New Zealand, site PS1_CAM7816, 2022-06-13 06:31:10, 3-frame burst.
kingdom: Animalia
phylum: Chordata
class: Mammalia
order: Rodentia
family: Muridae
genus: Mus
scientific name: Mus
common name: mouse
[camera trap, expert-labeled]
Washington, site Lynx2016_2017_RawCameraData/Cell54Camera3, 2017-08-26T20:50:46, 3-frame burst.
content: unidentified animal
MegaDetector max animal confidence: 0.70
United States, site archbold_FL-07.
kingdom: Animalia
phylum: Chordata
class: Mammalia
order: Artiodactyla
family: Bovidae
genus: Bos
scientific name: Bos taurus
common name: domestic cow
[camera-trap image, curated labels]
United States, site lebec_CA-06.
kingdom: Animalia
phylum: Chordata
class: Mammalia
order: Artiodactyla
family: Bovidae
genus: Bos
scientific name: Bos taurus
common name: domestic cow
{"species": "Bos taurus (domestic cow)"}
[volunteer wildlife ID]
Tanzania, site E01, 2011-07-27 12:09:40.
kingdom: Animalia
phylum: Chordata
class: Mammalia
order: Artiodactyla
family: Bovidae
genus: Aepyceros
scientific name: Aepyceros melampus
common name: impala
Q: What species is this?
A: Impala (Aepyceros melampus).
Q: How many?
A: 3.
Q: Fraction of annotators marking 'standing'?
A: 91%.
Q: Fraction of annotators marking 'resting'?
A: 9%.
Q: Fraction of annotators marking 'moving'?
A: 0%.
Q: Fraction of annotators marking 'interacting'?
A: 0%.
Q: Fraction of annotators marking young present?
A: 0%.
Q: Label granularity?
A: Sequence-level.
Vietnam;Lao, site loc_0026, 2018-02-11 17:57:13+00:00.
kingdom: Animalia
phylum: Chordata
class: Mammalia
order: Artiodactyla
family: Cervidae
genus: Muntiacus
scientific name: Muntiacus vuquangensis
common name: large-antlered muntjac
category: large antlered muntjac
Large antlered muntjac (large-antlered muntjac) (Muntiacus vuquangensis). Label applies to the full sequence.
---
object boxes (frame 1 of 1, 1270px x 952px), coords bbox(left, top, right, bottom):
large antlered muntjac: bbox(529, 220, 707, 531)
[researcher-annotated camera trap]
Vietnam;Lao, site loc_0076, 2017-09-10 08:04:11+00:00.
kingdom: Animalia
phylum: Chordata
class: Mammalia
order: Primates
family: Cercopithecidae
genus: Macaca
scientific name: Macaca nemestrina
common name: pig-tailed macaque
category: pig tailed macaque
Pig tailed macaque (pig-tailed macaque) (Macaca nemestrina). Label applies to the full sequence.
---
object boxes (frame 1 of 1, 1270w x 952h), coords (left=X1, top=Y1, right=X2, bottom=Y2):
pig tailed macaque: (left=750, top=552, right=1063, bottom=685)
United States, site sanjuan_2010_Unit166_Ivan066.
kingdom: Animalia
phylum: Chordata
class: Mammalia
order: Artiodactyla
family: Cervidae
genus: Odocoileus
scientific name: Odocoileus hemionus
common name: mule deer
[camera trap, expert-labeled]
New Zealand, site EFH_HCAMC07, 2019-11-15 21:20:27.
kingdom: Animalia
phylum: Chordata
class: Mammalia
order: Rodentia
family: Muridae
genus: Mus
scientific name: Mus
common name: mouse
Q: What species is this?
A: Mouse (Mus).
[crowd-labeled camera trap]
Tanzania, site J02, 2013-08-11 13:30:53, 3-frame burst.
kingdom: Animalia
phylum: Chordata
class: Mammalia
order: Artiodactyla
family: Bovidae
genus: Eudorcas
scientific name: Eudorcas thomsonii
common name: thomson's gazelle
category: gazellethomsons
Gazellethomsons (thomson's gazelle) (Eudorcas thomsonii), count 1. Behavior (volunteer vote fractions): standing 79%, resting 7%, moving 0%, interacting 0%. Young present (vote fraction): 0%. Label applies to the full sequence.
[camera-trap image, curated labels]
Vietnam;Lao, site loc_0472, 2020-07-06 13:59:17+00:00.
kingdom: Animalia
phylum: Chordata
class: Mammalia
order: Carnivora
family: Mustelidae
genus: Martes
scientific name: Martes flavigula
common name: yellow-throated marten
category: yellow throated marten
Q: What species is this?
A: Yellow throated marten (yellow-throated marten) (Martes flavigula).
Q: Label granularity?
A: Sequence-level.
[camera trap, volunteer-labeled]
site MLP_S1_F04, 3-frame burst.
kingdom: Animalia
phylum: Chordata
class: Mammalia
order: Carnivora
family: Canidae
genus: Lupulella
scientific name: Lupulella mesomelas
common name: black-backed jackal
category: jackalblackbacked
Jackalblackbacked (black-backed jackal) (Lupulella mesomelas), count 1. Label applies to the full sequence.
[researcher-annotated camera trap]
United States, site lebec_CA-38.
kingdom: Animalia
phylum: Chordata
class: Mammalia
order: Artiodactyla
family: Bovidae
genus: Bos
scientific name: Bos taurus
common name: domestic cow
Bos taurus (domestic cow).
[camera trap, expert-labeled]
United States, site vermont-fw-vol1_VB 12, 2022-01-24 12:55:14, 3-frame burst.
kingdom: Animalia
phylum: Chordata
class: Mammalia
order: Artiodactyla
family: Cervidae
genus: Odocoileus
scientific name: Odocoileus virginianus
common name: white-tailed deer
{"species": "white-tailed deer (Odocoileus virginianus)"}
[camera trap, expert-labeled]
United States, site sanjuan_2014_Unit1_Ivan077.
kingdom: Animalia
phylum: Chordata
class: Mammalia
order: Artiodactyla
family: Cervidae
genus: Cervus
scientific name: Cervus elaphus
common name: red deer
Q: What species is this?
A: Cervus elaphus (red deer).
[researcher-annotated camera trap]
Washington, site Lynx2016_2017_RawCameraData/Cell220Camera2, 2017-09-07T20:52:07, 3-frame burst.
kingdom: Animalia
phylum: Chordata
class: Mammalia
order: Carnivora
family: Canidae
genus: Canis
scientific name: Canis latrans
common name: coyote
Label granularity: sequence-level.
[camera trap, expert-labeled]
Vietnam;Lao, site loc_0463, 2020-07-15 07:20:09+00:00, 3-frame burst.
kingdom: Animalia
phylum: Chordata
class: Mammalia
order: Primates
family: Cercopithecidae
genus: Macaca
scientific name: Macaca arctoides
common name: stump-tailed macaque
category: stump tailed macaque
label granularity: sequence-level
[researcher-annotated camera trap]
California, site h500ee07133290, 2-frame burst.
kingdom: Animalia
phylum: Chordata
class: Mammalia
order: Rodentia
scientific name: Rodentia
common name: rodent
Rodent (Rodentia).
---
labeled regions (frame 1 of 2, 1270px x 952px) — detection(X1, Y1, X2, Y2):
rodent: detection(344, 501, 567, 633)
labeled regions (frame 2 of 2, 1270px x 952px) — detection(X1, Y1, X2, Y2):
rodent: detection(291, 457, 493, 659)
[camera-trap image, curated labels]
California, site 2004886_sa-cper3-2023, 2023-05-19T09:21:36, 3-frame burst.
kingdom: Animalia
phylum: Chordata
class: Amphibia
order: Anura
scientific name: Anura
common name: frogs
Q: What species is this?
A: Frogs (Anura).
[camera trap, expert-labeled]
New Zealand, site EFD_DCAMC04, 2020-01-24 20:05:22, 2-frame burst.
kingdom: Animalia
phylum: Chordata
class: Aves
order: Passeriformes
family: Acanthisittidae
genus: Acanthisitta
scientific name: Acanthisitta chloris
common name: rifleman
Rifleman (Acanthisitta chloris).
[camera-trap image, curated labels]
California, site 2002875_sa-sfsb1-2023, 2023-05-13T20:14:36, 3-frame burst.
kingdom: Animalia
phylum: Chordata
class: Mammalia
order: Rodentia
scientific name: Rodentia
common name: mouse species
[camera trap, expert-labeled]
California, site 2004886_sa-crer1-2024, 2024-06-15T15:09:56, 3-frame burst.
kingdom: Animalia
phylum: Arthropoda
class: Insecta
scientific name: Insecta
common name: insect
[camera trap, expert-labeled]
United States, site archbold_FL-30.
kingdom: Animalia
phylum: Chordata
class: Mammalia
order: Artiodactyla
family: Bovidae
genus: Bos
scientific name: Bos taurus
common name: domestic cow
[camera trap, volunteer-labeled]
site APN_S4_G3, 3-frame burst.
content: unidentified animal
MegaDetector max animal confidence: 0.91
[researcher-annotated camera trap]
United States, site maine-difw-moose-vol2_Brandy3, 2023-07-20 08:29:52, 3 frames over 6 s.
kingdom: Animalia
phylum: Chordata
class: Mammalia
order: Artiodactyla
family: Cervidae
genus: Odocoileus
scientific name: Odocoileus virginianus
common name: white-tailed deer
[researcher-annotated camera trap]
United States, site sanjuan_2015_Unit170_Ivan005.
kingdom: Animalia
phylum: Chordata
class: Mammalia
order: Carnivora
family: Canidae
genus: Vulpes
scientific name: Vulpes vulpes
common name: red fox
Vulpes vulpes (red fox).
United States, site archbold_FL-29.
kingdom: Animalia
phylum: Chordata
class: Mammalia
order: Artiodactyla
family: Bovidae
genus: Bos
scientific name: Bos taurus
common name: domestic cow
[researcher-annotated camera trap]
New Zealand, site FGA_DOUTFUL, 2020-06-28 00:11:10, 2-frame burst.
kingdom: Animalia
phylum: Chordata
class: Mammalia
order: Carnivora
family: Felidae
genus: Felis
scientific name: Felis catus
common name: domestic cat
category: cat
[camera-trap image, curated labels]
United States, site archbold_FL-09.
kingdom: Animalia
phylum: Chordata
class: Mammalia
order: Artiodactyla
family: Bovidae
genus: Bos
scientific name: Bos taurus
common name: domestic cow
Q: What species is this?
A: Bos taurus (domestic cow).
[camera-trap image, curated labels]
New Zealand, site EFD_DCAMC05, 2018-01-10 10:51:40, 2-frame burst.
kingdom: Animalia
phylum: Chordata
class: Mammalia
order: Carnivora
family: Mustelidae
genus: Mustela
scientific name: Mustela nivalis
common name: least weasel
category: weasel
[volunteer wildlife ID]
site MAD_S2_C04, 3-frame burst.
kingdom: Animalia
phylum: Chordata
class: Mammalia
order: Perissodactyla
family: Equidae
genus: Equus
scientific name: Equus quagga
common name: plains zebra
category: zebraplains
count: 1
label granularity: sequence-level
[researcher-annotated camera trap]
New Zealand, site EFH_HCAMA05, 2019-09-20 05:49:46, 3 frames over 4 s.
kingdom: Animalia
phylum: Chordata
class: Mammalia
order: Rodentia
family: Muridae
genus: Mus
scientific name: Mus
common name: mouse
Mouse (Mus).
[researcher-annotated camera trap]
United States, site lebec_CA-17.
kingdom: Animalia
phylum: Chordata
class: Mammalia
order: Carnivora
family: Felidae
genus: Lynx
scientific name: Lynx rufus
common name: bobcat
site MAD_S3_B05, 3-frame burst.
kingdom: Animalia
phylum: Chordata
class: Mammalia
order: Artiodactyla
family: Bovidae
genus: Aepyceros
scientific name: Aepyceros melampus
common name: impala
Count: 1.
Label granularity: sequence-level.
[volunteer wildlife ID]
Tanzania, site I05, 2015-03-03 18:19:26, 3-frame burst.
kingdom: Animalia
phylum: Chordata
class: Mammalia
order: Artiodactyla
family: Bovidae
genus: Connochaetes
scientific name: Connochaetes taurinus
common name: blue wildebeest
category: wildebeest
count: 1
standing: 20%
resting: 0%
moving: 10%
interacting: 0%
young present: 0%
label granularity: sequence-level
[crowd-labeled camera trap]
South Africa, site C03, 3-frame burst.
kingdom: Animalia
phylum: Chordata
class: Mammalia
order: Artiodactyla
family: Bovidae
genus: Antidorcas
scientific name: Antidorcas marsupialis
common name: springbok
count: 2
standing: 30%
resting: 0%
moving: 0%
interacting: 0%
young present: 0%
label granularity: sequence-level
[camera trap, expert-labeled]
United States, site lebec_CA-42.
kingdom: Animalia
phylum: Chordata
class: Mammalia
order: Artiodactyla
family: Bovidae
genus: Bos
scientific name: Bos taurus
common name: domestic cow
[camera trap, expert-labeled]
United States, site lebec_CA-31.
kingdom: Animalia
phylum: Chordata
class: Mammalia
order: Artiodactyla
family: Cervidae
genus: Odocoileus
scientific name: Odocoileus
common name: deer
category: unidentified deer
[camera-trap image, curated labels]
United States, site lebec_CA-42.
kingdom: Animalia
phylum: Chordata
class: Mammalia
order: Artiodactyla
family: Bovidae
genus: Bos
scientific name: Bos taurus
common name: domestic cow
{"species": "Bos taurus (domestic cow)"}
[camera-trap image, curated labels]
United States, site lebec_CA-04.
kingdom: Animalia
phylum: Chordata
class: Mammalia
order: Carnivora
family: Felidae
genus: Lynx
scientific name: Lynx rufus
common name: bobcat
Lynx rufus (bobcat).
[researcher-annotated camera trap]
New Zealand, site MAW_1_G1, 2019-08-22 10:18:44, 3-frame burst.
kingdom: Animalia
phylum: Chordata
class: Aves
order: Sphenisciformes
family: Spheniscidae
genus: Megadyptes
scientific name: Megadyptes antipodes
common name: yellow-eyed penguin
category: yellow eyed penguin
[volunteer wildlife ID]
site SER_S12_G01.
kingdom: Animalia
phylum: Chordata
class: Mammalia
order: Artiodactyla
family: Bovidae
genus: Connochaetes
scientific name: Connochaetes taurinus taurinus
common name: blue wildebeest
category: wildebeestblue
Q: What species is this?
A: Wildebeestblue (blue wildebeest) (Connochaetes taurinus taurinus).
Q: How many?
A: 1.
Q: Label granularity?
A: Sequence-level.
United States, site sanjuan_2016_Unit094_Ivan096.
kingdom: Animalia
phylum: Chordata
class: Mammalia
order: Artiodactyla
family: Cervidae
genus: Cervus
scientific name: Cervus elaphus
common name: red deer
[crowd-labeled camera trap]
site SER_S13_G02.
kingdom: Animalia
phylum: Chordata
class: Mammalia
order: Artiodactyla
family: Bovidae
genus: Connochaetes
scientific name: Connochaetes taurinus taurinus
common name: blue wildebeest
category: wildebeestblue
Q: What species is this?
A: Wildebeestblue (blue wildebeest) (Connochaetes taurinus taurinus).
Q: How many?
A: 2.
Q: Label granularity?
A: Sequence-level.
● ● ● ●
Task details — From the listing above, copy all lines holding the word "Zealand".

Result for this exercise —
New Zealand, site PS1_CAM7816, 2022-06-13 06:31:10, 3-frame burst.
New Zealand, site EFH_HCAMC07, 2019-11-15 21:20:27.
New Zealand, site EFD_DCAMC04, 2020-01-24 20:05:22, 2-frame burst.
New Zealand, site FGA_DOUTFUL, 2020-06-28 00:11:10, 2-frame burst.
New Zealand, site EFD_DCAMC05, 2018-01-10 10:51:40, 2-frame burst.
New Zealand, site EFH_HCAMA05, 2019-09-20 05:49:46, 3 frames over 4 s.
New Zealand, site MAW_1_G1, 2019-08-22 10:18:44, 3-frame burst.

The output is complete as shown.